_Your goal_: Can you output the records below exactly as they are written?

_Data extract_:
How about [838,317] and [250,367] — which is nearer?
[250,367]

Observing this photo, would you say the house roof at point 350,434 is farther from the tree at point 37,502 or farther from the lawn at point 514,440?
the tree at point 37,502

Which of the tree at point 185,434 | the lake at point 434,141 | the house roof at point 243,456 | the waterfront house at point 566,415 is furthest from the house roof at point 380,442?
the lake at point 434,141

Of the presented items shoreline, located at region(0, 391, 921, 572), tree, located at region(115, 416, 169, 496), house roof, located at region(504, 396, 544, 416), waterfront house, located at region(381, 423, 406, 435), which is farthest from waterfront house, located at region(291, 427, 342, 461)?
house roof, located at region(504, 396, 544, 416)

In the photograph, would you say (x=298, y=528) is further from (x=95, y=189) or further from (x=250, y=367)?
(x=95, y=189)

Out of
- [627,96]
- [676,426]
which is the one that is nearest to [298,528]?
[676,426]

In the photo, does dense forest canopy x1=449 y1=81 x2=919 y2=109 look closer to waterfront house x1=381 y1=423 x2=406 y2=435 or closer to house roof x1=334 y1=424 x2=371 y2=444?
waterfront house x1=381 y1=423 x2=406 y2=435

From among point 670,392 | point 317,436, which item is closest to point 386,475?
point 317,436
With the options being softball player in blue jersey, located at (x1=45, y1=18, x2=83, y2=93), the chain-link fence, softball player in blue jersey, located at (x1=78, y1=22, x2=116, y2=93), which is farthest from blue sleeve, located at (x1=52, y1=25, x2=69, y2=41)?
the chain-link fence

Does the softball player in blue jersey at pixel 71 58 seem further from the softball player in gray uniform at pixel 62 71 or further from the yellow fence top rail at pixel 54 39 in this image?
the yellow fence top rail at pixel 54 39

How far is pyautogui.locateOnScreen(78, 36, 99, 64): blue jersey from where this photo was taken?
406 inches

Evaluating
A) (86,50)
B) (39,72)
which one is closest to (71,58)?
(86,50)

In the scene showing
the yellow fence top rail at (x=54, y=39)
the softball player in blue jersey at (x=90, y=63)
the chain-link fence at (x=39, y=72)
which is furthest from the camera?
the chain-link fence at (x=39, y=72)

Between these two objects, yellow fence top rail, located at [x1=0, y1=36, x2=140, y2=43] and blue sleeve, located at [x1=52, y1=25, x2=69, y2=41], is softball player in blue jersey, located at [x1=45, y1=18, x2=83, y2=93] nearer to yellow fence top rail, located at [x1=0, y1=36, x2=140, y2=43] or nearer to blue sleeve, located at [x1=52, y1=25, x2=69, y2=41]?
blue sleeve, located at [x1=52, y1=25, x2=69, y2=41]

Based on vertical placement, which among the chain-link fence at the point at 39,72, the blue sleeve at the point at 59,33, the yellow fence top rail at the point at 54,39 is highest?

_Written solution_:
How about [838,317] and [250,367] — which is nearer?
[250,367]

Observing this photo, would you say the house roof at point 350,434 is farther from the tree at point 37,502 or farther from the lawn at point 514,440?
the tree at point 37,502

Which of the tree at point 185,434 | the lake at point 434,141 | the house roof at point 243,456 | the waterfront house at point 566,415 is furthest from the house roof at point 380,442?
the lake at point 434,141

Of the presented items shoreline, located at region(0, 391, 921, 572), tree, located at region(115, 416, 169, 496), house roof, located at region(504, 396, 544, 416), waterfront house, located at region(381, 423, 406, 435), which is farthest from waterfront house, located at region(291, 427, 342, 461)?
house roof, located at region(504, 396, 544, 416)

In the photograph, would you say (x=298, y=528) is further from (x=95, y=189) or further from (x=250, y=367)?
(x=95, y=189)

Out of
- [627,96]
- [676,426]
which is the one that is nearest to [298,528]?
[676,426]

In the photo, does dense forest canopy x1=449 y1=81 x2=919 y2=109 look closer to waterfront house x1=381 y1=423 x2=406 y2=435 or closer to house roof x1=334 y1=424 x2=371 y2=444?
waterfront house x1=381 y1=423 x2=406 y2=435

From among point 670,392 | point 317,436, which item is closest to point 386,475?
point 317,436
With the options being softball player in blue jersey, located at (x1=45, y1=18, x2=83, y2=93), the chain-link fence, softball player in blue jersey, located at (x1=78, y1=22, x2=116, y2=93), which is farthest from blue sleeve, located at (x1=52, y1=25, x2=69, y2=41)?
the chain-link fence

Does the softball player in blue jersey at pixel 71 58 seem further from the softball player in gray uniform at pixel 62 71 or further from the yellow fence top rail at pixel 54 39 in this image?
the yellow fence top rail at pixel 54 39

How far is pyautogui.locateOnScreen(78, 36, 99, 64): blue jersey from where this photo was taken?
406 inches

Evaluating
A) (86,50)
B) (39,72)
which one is closest to (71,58)?
(86,50)

In the scene showing
the yellow fence top rail at (x=54, y=39)
the softball player in blue jersey at (x=90, y=63)
the chain-link fence at (x=39, y=72)
which is furthest from the camera?
the chain-link fence at (x=39, y=72)

Between these two objects, yellow fence top rail, located at [x1=0, y1=36, x2=140, y2=43] and blue sleeve, located at [x1=52, y1=25, x2=69, y2=41], is softball player in blue jersey, located at [x1=45, y1=18, x2=83, y2=93] nearer to yellow fence top rail, located at [x1=0, y1=36, x2=140, y2=43] or nearer to blue sleeve, located at [x1=52, y1=25, x2=69, y2=41]?
blue sleeve, located at [x1=52, y1=25, x2=69, y2=41]

Based on vertical placement, which among the chain-link fence at the point at 39,72, the blue sleeve at the point at 59,33, the yellow fence top rail at the point at 54,39 is highest?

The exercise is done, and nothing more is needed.